#### To do:
1) Summarize the post on Doing CBT in two sentences.
2) Copy the post on Doing CBT, beginning at the words "For example he" and stopping after "borderline personality disorder.", and rename "Judith Beck" as "J. S. Beck".

#### Selected passage:
=== Begin Enclosure ===

Tag: Judith S Beck

  • ‘Doing CBT’

    This is the title of the seminal 2nd Edition of this work, by David F Tolin, published last year by Guilford Press. He sees CBT at its’ core, as focussed on the reciprocal interactions of cognitions, behaviour, emotion and physiology. So that changing any one will impact on the others. This will be very familiar to all CBT therapists, for example if feeling low you could go for a walk (physiology) or alternatively change your thinking from ‘I have too much to do’, to ‘ I can get through it all, if I just pace myself with breaks, doing only one task at a time’. The strategies adopted synchronise with each other. Interestingly he describes his way of doing CBT, which he acknowledges might not be how another expert clinician might conduct CBT. This could be regarded as flexibility but it also may cause problems with regards to fidelity.

    For example he advocates, p xi, ‘that we de-emphasise the DSM In favor of a broad set of principles …which we can apply to all our clients, no matter who they are or what problem (s) they have’. But Judith Beck in CBT The Basics and Beyond (2020) states that the first thing she does is a diagnostic evaluation. Throughout her book she describes the treatment of 2 clients one with simply depression and the second with depression and a borderline personality disorder.

=== End Enclosure ===

#### Data:
=== Begin Enclosure ===

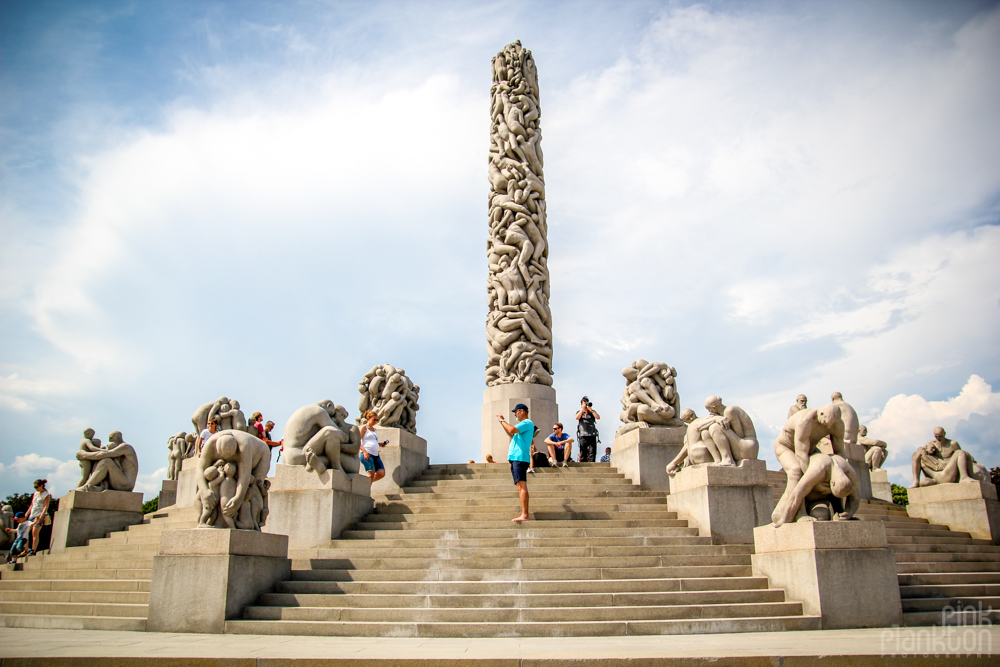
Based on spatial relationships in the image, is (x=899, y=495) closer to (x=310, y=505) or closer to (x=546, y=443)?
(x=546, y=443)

=== End Enclosure ===
=== Begin Enclosure ===

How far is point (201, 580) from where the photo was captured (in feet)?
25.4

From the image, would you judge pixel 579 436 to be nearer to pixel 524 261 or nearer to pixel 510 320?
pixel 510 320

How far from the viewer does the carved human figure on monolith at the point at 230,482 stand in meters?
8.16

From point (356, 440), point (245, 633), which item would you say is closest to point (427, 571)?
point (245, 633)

=== End Enclosure ===

#### Answer set:
1) The post describes the second edition of David F Tolin's Doing CBT, published by Guilford Press, which treats CBT as focused on the reciprocal interactions of cognitions, behavior, emotion and physiology, so that changing any one affects the others. It notes that Tolin presents his own way of doing CBT, which may cause problems for fidelity, and contrasts his call to de-emphasize the DSM with Judith Beck's practice of beginning with a diagnostic evaluation.

2)
For example he advocates, p xi, ‘that we de-emphasise the DSM In favor of a broad set of principles …which we can apply to all our clients, no matter who they are or what problem (s) they have’. But J. S. Beck in CBT The Basics and Beyond (2020) states that the first thing she does is a diagnostic evaluation. Throughout her book she describes the treatment of 2 clients one with simply depression and the second with depression and a borderline personality disorder.